_REQUEST 1:_
In the radar text, how large was the box carried on the return convoy?
_REQUEST 2:_
Copy the radar text word for word, starting at "Read somewhere that" and ending at "most military 'vehicles'.".
_REQUEST 3:_
According to the radar text, why can lower-frequency radar look over the horizon?

_DOCUMENT:_
----------------------------------------
The UK invention that made portable radar a reality. Although radar was already known to both sides, the equipment was still massive and non portable. This UK invention (wiki-link) and the USA's WW2 productivity capabilities was one of the main technological contributors to 'vinning ze Var'

Read somewhere that the 'Brits' were against donating one of these to the Americans (Allies WW2 Technological Exchange Agreement), but Winston Churchill over-ruled them, and in a 'return convoy' a small box not much bigger than a shoe box, travelled on a ship with tight security. It was said that the Americans were 'blown away' when they saw the device - and very soon miniature portable radar sets appeared on most military 'vehicles'.

Essentially all high powered radar systems are 'pulsed', or they'd pop within a second. Nowdays there are many types of radar, using the microchip to do signal conditioning, etc to pick out the relevant info from the mess.
Most radars use a single frequency (limitations of the magnetron) where the frequency has known effects in the atmosphere
- High frequency is absorbed more readily and has shorter effective range, and better target definition. Smaller aerials, more line of site operation.
- Lower Frequency stuff has longer ranges and is 'bent'/'bounced' by the atmosphere so has the capability to look over the horizon. It has poorer target definition. Larger aerials.

You can see the 'similarities/opposites' in Sonar where a high frequency ping is 'bent' more easily than a lower frequency at greater depths or through thermal layers. Modern day sonars also use a 'Chirp' method, which is just a range of frequencies transmitted (Frequency sweep). To get anything intelligable from this, one needs processing power of DSP microchips of something similar.
----------------------------------------
_STORED RECORDS:_

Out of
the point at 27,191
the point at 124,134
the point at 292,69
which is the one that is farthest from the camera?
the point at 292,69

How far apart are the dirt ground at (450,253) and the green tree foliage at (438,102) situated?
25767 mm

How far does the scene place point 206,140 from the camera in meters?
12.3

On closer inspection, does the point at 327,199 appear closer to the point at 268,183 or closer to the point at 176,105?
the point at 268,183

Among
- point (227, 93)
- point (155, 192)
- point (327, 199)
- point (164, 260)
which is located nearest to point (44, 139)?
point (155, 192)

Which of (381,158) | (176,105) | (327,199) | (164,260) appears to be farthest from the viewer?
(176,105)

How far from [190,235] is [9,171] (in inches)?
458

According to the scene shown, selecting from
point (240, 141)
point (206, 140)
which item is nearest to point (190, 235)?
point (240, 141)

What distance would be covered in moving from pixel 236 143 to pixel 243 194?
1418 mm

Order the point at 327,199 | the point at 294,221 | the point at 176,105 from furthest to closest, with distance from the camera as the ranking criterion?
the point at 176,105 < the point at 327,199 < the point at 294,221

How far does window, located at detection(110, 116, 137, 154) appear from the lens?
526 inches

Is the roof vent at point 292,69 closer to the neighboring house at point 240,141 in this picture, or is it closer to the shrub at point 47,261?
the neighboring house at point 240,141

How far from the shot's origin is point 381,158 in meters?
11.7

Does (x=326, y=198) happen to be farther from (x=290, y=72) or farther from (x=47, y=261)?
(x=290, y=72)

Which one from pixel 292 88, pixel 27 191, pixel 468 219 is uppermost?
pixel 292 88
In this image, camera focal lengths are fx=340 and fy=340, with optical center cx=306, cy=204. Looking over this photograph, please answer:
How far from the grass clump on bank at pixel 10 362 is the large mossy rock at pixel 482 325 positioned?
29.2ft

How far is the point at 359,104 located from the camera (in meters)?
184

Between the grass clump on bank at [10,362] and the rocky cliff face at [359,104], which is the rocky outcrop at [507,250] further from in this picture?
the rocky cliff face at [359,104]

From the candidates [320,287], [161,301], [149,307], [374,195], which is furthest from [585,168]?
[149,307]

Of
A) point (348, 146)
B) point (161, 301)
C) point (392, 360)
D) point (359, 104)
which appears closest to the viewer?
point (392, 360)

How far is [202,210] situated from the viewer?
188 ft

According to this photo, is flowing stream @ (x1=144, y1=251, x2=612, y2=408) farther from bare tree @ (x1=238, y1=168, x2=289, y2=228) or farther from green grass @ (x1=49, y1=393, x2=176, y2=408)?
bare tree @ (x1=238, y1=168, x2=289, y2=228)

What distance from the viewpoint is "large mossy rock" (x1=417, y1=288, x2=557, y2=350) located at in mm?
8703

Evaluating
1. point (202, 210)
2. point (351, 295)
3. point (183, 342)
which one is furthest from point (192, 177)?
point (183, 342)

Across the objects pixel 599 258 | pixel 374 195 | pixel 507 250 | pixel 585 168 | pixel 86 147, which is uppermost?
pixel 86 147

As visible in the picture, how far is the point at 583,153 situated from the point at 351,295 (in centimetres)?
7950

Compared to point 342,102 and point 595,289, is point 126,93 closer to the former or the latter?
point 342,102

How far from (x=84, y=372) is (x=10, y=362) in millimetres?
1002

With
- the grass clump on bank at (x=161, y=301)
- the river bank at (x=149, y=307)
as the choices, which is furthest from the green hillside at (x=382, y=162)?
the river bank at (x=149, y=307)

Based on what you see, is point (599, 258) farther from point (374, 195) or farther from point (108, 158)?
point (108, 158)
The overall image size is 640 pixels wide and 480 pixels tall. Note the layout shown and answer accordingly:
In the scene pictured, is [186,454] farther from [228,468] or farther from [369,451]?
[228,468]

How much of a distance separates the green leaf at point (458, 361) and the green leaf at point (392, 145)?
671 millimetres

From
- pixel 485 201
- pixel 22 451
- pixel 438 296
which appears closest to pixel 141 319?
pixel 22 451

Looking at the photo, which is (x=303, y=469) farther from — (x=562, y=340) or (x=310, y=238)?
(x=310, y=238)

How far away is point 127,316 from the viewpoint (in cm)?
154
----------------------------------------
_WORKED ANSWER 1:_
It was not much bigger than a shoe box.

_WORKED ANSWER 2:_
Read somewhere that the 'Brits' were against donating one of these to the Americans (Allies WW2 Technological Exchange Agreement), but Winston Churchill over-ruled them, and in a 'return convoy' a small box not much bigger than a shoe box, travelled on a ship with tight security. It was said that the Americans were 'blown away' when they saw the device - and very soon miniature portable radar sets appeared on most military 'vehicles'.

_WORKED ANSWER 3:_
Lower-frequency signals are bent or bounced by the atmosphere, which lets them reach over the horizon.